Update 4 Oct 2022: We may have found a partial solution to this, with ads targeting 'Reach' rather than optimizing for other measures like 'clicks'. We are discussing this further and will report back.
Researchers are interested in running trials using Facebook ads. However, inference can be difficult. Facebook doesn't give you full control of who sees what version of an advertisement.
With A/B split testing etc: They have their own algorithm, which presumably uses something like Thomson sampling to optimize for an outcome (clicks, or a targeted action on the linked site with a 'pixel'). Statistical inference is challenging with adaptive designs and reinforcement learning mechanisms. As the procedure is not transparent, it is even more difficult to make statistical inferences about how one treatment performed relative to another.
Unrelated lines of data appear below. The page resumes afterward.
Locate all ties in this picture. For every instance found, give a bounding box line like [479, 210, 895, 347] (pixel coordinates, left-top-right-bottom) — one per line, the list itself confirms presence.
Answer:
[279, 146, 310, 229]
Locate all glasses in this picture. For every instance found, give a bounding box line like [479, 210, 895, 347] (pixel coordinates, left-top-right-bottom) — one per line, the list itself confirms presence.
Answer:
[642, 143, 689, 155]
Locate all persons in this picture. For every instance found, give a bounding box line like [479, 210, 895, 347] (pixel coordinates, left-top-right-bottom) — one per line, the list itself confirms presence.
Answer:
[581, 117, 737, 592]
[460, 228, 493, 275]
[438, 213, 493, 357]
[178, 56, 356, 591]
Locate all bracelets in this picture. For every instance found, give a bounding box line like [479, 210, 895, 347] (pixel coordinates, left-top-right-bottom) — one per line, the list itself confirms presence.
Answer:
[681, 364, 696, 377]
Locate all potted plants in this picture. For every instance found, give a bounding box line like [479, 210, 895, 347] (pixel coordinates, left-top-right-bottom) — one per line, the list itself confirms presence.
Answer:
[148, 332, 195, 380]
Segmentation and composition of population: Facebook's 'PageRank' algorithm determines who sees an ad. I don't think you can turn this off.
We haven't found a way to be able to set it to "show all versions of an ad to comparable populations"
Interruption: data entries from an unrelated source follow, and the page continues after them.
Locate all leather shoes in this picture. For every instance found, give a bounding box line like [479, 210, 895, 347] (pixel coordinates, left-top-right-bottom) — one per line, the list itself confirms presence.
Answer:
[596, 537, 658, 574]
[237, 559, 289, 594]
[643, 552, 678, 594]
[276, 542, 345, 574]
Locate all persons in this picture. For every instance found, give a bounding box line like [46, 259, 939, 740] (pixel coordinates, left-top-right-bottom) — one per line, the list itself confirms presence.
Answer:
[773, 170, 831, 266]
(And even if you could, it would be difficult for you to specifically describe "which population" your results pertain to.)
Abstract .... While effective, this geo-based regression (GBR) approach is less applicable, or not applicable at all, for situations in which few geographic units are available for testing (e.g. smaller countries, or subregions of larger countries) These situations also include the so- called matched market tests, which may compare the behavior of users in a single control region with the behavior of users in a single test region. To fill this gap, we have developed an analogous time-based regression (TBR) approach for analyzing geo experiments. This methodology predicts the time series of the counterfactual market response, allowing for direct estimation of the cumulative causal effect at the end of the experiment. In this paper we describe this model and evaluate its performance using simulation.